GIVEN TASK A
According to the piece on Texas fried catfish, what share of the nation's catfish consumption takes place in Texas?
GIVEN TASK B
Using the piece on Texas fried catfish, explain why catfish was first a poor man's food and why families could send their children to the creek to bring home dinner.

--- Start of DOCUMENT SEGMENT ---

Fried catfish with hushpuppies and chipotle dipping sauce DSC 9762

Fried catfish with hushpuppies and chipotle dipping sauce

One of the best things about traveling around the United States is the chance to chow on a region’s seafood specialty. For instance, in Maine, you’ll find lobster rolls. In Massachusetts, fried clams. In Louisiana, a hearty bowl of gumbo. And in Texas you’ll find fried catfish.

After barbecue, fried catfish is the dish of choice when a group of Texans gather to celebrate. Family reunions, wedding receptions, birthdays, Juneteenth and Fridays (especially during Lent if you’re Catholic) are all best served with endless supplies of delectable deep-fried, cornmeal-coated catfish.

Statistics say that more than 50% of the nation’s catfish consumption occurs in Texas. That’s no surprise since in countless small towns across the state it’s more ubiquitous than either Tex-Mex or barbecue—chance are, in most places if there is only one restaurant it’s a catfish joint. That’s certainly the case for my grandparents. A stone’s throw up the road from their farm (which is in the no-light town of Chambersville) is the one-light town of Weston. It has a gas station, a post office and a cafe called Grady’s that specializes in, you guessed it—catfish.

While for years, catfish was not consumed in polite society outside the South—Texans have long been fans of this unattractive bottom-feeding fish. You can understand people’s aversion: catfish’s contact with the ugly stick left it with freakish long whiskers and a slimy, scale-less skin much more suited for an eel than a fish. Because it’s not pretty, it was initially a poor-man’s food—a cheap meat ubiquitous in the countless streams, creeks, rivers and ponds that dot Texas’ landscape. And since they’re a cinch to catch, many families would send their children down to the creek to bring home dinner.

Today, however, most people buy their catfish pre-filleted at the store, and chances are it’s been farmed in Mississippi. Yep, Texans get riled up about this fact, as many consider this big business the state’s birthright. No matter, I’m not here to discuss aquacultural politics, I’m here to talk about the sweet, moist and delicate deliciousness that is catfish.

--- End of DOCUMENT SEGMENT ---
--- Start of RECORDED INFORMATION ---

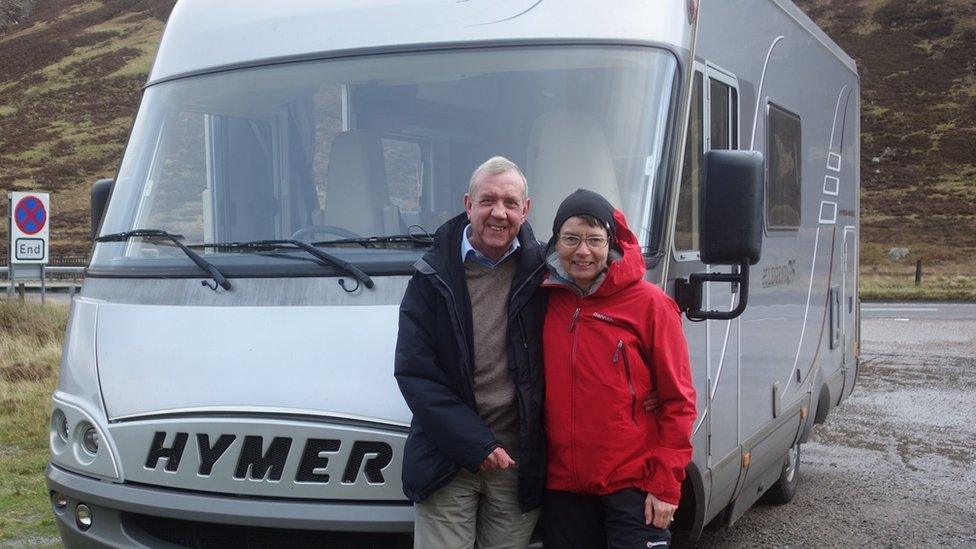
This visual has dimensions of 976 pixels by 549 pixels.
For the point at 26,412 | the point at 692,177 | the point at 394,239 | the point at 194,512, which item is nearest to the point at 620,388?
the point at 394,239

--- End of RECORDED INFORMATION ---

FINAL ANSWER A
More than 50% of the nation's catfish consumption occurs in Texas.

FINAL ANSWER B
Catfish began as a poor man's food because it is not pretty, and it was a cheap meat found in the countless streams, creeks, rivers and ponds across Texas. Families could send their children after dinner because the fish are a cinch to catch.